WHAT THE TASK ASKS:
Reproduce the listing verbatim.

AVAILABLE DATA:
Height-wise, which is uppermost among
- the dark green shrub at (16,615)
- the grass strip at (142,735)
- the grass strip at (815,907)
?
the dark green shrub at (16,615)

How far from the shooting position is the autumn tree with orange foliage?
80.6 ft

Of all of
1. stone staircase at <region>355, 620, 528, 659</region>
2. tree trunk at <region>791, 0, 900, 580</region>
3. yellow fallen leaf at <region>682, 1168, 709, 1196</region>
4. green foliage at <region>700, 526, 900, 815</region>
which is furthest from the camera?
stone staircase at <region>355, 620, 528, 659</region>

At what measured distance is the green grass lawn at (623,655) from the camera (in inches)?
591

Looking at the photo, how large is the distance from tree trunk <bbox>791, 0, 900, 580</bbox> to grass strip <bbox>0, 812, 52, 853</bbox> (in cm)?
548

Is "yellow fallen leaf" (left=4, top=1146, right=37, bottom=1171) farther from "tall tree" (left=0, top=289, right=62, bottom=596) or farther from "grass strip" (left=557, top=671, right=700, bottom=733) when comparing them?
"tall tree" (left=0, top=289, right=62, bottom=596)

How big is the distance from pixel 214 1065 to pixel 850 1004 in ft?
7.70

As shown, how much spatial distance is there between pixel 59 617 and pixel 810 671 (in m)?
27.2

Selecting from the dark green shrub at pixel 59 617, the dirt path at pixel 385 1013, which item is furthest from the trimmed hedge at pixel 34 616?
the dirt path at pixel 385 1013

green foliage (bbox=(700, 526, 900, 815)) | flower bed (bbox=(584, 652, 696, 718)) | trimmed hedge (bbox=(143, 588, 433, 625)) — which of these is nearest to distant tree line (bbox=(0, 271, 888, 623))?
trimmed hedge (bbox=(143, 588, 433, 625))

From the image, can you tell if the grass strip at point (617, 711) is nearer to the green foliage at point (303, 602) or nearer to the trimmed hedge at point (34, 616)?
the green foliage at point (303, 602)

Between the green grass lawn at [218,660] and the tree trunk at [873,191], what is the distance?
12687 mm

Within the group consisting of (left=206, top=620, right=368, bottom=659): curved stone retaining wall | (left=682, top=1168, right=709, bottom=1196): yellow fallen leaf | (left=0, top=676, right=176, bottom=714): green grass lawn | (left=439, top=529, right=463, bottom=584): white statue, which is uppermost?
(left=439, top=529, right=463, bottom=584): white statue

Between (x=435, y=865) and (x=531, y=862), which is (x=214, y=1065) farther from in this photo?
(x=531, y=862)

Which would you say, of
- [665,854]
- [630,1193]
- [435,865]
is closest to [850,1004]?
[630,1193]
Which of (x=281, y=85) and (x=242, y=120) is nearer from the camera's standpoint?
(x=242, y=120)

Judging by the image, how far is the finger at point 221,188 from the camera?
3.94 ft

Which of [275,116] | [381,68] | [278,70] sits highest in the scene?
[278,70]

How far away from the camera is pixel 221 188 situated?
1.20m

REPLY TO THE TASK:
Height-wise, which is uppermost among
- the dark green shrub at (16,615)
- the grass strip at (142,735)
- the grass strip at (815,907)
?
the dark green shrub at (16,615)

How far from the shooting position is the autumn tree with orange foliage?
80.6 ft

Of all of
1. stone staircase at <region>355, 620, 528, 659</region>
2. tree trunk at <region>791, 0, 900, 580</region>
3. yellow fallen leaf at <region>682, 1168, 709, 1196</region>
4. green foliage at <region>700, 526, 900, 815</region>
which is furthest from the camera?
stone staircase at <region>355, 620, 528, 659</region>

At what measured distance is the green grass lawn at (623,655) from the camera (in inches)?
591

Looking at the photo, how large is the distance from tree trunk <bbox>791, 0, 900, 580</bbox> to grass strip <bbox>0, 812, 52, 853</bbox> (in cm)?
548

Is "yellow fallen leaf" (left=4, top=1146, right=37, bottom=1171) farther from "tall tree" (left=0, top=289, right=62, bottom=596) or farther from "grass strip" (left=557, top=671, right=700, bottom=733) when comparing them?
"tall tree" (left=0, top=289, right=62, bottom=596)

How big is the distance from pixel 214 1065 to pixel 850 1004 in ft?
7.70

As shown, how much spatial distance is there between pixel 59 617 and pixel 810 671 (in m)?
27.2

Selecting from the dark green shrub at pixel 59 617, the dirt path at pixel 385 1013, which item is furthest from the trimmed hedge at pixel 34 616?
the dirt path at pixel 385 1013

green foliage (bbox=(700, 526, 900, 815)) | flower bed (bbox=(584, 652, 696, 718)) | trimmed hedge (bbox=(143, 588, 433, 625)) — which of these is nearest to distant tree line (bbox=(0, 271, 888, 623))?
trimmed hedge (bbox=(143, 588, 433, 625))

From the image, can you tell if the grass strip at point (617, 711) is nearer to the green foliage at point (303, 602) or nearer to the trimmed hedge at point (34, 616)?
the green foliage at point (303, 602)

Between the green grass lawn at [218,660] and the tree trunk at [873,191], what is the distance?
12687 mm

Within the group consisting of (left=206, top=620, right=368, bottom=659): curved stone retaining wall | (left=682, top=1168, right=709, bottom=1196): yellow fallen leaf | (left=0, top=676, right=176, bottom=714): green grass lawn | (left=439, top=529, right=463, bottom=584): white statue, which is uppermost?
(left=439, top=529, right=463, bottom=584): white statue

Between (x=435, y=865) and (x=531, y=862), which is (x=214, y=1065) farther from in this photo?
(x=531, y=862)

Which would you say, of
- [665,854]
- [630,1193]
- [435,865]
is closest to [850,1004]?
[630,1193]
Which of (x=281, y=85) and (x=242, y=120) is nearer from the camera's standpoint?
(x=242, y=120)

Judging by the image, how far is the finger at point 221,188 from the camera?
3.94 ft

Which of [275,116] | [381,68] | [278,70] sits highest in the scene?
[278,70]

How far away from the camera is pixel 221 188 situated?
1.20m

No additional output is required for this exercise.